Evaluation data are synthetic conversations: The 14,950 dialogues were generated by GPT-4.1 and validated by GPT-5, which may not reflect the distributional diversity of real-world attacks.

vs. CAST: CAST allows users to select steering vectors for coarse-grained misuse categories, but remains "one vector per category" and cannot express cross-category combinations. GAVEL achieves truly programmable safety through CE-level granularity.
vs. CircuitBreakers/RepBending: These fine-tuning methods embed safety constraints into model weights at training time, offering poor flexibility and no interpretability.
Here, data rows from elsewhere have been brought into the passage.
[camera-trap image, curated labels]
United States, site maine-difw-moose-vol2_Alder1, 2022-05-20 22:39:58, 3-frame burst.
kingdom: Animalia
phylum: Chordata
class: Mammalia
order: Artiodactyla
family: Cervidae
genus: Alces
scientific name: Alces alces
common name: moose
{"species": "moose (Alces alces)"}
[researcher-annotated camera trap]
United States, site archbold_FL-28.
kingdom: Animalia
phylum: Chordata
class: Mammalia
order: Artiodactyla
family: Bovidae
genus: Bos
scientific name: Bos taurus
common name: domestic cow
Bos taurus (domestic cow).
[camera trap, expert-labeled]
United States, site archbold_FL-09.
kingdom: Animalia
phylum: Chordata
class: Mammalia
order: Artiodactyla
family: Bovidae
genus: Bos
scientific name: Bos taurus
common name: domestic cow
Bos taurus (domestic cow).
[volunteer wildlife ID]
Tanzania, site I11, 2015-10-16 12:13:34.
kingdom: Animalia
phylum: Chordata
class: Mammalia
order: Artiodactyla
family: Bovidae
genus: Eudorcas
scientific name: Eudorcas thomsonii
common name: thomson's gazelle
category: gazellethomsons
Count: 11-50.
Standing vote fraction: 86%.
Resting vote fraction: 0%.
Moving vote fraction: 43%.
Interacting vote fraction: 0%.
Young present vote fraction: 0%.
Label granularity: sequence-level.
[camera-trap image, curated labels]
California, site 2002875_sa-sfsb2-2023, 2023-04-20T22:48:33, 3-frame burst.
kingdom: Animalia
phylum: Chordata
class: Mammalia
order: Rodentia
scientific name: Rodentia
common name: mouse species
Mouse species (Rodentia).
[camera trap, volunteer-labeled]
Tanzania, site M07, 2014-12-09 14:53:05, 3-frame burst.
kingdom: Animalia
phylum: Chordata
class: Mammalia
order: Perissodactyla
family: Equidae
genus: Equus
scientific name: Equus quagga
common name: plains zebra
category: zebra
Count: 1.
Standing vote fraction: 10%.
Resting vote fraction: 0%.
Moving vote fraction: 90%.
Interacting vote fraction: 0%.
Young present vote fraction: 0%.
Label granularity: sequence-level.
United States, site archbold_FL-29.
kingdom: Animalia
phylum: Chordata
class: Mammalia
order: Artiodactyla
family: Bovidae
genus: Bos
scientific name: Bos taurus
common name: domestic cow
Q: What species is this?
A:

GAVEL does not modify model weights; it monitors activations only at inference time, and rules can be updated at any moment.
vs. content moderation APIs: Text-level moderation tools such as Llama Guard and Perspective API nearly collapse under adversarial attacks and are orthogonal to GAVEL's activation-level monitoring—the two approaches can be stacked.

Rating¶

Novelty: ⭐⭐⭐⭐⭐ — First rule-based activation safety framework; the CE + Boolean rule decoupling paradigm is an original contribution.
Experimental Thoroughness: ⭐⭐⭐⭐ — 9 misuse categories × 14,950 conversations × 8 baselines × cross-model/cross-lingual/adversarial evaluation, but limited to small models with synthetic data.
Writing Quality: ⭐⭐⭐⭐⭐ — The motivation chain anchored in the cybersecurity analogy is exceptionally clear, and the framework is presented in a well-structured hierarchy.
Value: ⭐⭐⭐⭐⭐ — A deployable AI safety governance framework; the CE + rule decoupling has direct practical value for industrial deployment.